HTTPS SSH
codeswitch
==========

The script embeddings.py extracts character-level string embeddings from tweet spans.

The script expects the elman executable to be in installed in PATH. Elman can be
obtained from https://bitbucket.org/gchrupala/elman. 

Usage:

usage: embeddings.py [-h] [--type TYPE] [--prefix_size PREFIX_SIZE]
                     [--suffix_size SUFFIX_SIZE]
                     input model

Generate elman embeddings for code-switching data

positional arguments:
  input                 path to tweet file
  model                 path to elman model

optional arguments:
  -h, --help            show this help message and exit
  --type TYPE           type of features (discrete|raw)
  --prefix_size PREFIX_SIZE
                        size of prefix for discrete features
  --suffix_size SUFFIX_SIZE
                        size of suffix for discrete features

Example input file is in data/ne-en-sample-blanks-plain.csv

The output has the same format as the input format, except a
comma-separated list of features is appended in the last column for
each span. Features have the form INDEX:VALUE, with zero-valued features
omitted.  There are two types of features which can be
extracted: 

- raw: The 400-dimensional vectors for each byte are concatenated. The
  feature indices are computed as follows: 
  (SPAN_LENGTH - BYTE_INDEX) * 100 + DIMENSION_INDEX. 
  So for example feature 2201 means dimension  201 for the second byte
  from the end.   

- discrete: The span is reduced to the concatenation of initial
  PREFIX_SIZE bytes and final SUFFIX_SIZE bytes. For each
  400-dimensional vector corresponding to each byte, top-10 largest
  dimensions are kept, and their value set to [VALUE > 0.5]. See the 
  source code for how the feature indices are computed. 

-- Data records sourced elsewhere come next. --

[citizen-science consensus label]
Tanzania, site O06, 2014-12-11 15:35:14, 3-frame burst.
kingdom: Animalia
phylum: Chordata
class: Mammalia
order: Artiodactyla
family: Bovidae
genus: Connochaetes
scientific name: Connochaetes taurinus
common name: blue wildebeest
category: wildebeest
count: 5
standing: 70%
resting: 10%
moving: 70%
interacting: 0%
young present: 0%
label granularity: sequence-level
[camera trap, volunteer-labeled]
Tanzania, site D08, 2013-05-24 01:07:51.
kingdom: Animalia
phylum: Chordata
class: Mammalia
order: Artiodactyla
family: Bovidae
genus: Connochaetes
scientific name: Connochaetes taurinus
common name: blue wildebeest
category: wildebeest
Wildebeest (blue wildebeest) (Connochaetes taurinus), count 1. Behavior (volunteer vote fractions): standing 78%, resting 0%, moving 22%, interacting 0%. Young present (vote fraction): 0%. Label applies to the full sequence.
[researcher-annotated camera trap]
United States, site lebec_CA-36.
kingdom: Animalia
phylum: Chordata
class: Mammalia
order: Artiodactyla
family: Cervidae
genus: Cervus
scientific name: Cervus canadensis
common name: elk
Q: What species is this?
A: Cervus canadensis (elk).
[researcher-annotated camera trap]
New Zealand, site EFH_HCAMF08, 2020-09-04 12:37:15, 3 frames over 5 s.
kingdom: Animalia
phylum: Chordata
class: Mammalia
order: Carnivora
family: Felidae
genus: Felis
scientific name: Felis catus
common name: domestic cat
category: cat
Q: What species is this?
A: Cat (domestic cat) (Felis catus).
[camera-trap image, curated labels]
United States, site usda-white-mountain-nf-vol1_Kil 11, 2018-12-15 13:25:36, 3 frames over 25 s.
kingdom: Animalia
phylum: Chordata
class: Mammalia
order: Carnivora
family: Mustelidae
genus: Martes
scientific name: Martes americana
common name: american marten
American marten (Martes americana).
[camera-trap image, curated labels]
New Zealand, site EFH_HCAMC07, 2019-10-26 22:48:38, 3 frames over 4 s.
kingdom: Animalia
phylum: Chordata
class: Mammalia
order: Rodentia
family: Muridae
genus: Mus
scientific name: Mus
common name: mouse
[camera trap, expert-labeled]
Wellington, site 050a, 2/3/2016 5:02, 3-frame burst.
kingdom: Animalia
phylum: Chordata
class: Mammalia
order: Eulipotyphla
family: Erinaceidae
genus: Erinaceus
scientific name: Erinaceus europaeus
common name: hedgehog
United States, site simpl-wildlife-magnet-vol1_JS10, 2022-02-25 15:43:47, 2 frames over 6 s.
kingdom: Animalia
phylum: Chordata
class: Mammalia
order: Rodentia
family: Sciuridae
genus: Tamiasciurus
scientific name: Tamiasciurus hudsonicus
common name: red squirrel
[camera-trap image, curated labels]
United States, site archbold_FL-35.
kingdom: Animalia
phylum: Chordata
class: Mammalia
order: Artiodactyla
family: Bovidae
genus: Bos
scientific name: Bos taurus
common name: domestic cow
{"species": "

The directory data contains a pre-trained elman model
data/twitter.big.elman.4.414000000.  This model is trained on a sample
of Twitter data and is the model used in [1]. The tweets in the sample
were not filtered in any way and could be in any language. This model
should work for languages commonly found on Twitter such as English,
Spanish, Chinese or Indonesian. 

[1] Grzegorz Chrupała. 2014. Normalizing tweets with edit scripts and
recurrent neural embeddings. ACL.